- _CONSIGNES_:
**1.** Dans l'entretien sur les Ehpad ci-dessous, la réponse qui commence par « Au début » décrit ce que fait « on » en début de métier. Relevez chacune de ces choses.
**2.** Poursuivez l'entretien sur les Ehpad ci-dessous à partir de sa dernière phrase.

::: EXTRAIT :::

De cette expérience, celle qui s’est depuis lancée en politique en
intégrant la liste de la France insoumise aux élections européennes a
tiré un livre, Ehpad, une honte française (éditions Plon), paru cette
semaine.
Votre livre est un témoignage très concret du travail
d’accompagnement des personnes âgées dépendantes à domicile et en Ehpad.
C’est un livre accusateur mais également intime. Pourquoi ce choix ?
Anne-Sophie Pelletier
Dans une rencontre, il y a
plusieurs histoires. La mienne en l’occurrence et celle des personnes à
qui je dois prodiguer des soins. À travers elles, j’ai compris mon
métier. Sans elles, je n’aurais pas pu écrire. Ce livre est dédié à ma
grand-mère, ma « mémé ». Elle n’aurait jamais supporté d’être traitée
comme le sont parfois nos aînés. D’être réduite à une carte vitale ou
bancaire. Les soignants sont débordés, à bout. Ils le sont, à mon avis,
pour des questions de rentabilité, de chiffres. Ce système qui, d’un
côté, spolie les personnes âgées de leur patrimoine pour payer leur
hébergement et, de l’autre, alimente en dividendes les actionnaires
bénéficiaires d’opérations boursières qui mettent en jeu des chambres
d’Ehpad, est profondément immoral.
Vous écrivez : « Comment peut-on accepter pour un petit salaire d’être maltraitant ? » Avez-vous trouvé la réponse ?
Anne-Sophie Pelletier Au début, on porte un regard
neuf sur le métier. On voit bien que des choses ne vont pas, mais on
imagine qu’on va changer tout cela, tout révolutionner. On sous-estime
la réalité face à des situations inimaginables. Celles que je raconte.

::: EXTRAIT DES DONNÉES :::

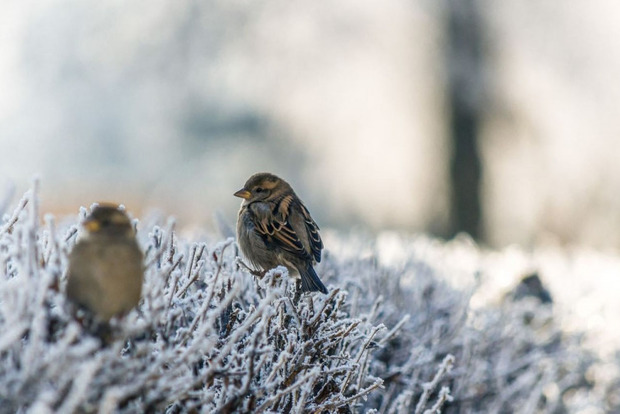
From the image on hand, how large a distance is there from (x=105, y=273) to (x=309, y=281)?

:::

- _RÉPONSES_:
**1.**
- on porte un regard neuf sur le métier
- on voit bien que des choses ne vont pas
- on imagine qu'on va changer tout cela, tout révolutionner
- on sous-estime la réalité face à des situations inimaginables

**2.**
L’humain est relégué au second plan. L’acte technique domine, mais
incomplet. Faute de temps, on est obligé de faire des choix dans les
soins : va-t-on laver les cheveux ou les dents de la personne ? Bref, ce
que nous avons dénoncé durant notre grève. Mais arrive un moment où on
dit stop ! Ce qu’on me demande de faire, ce n’est plus moi. On est
au-delà du « travail empêché », du « sens du travail perdu ». Cela
touche à l’humanité de chacun. Les soignants qui démissionnent, les
stagiaires qui arrêtent leurs études n’évoquent pas le manque de moyens,
mais l’incompatibilité de ce qu’ils vivent et découvrent avec les
valeurs qui fondent leur vocation. Ils culpabilisent. Me concernant,
j’avoue que la grève m’a sauvée. Elle m’a permis de transcender ma
colère. D’en faire quelque chose.
En écrivant votre livre, vous visez l’État, qu’en attendez-vous ?
Anne-Sophie Pelletier Je ne me fais pas
d’illusions, mais j’aimerais que l’État entende que les personnes âgées,
fragilisées, sont « des oubliées de la République ». Pour moi, l’État
est dépositaire de la façon dont la société s’occupe de nos aînés. Les
soignants, eux, font ce qu’ils peuvent avec ce qu’ils ont. Et puis,
j’espère convaincre mes lecteurs, d’une part, de ne pas oublier leurs
parents ou grands-parents, d’aller les voir lorsqu’ils sont en
établissement ; d’autre part, de se dire, quand il y a une manifestation
de soignants : « On y va. On les soutient. » La santé est une cause qui
nous relie tous.
Source : L'Humanité, 29/01/2019.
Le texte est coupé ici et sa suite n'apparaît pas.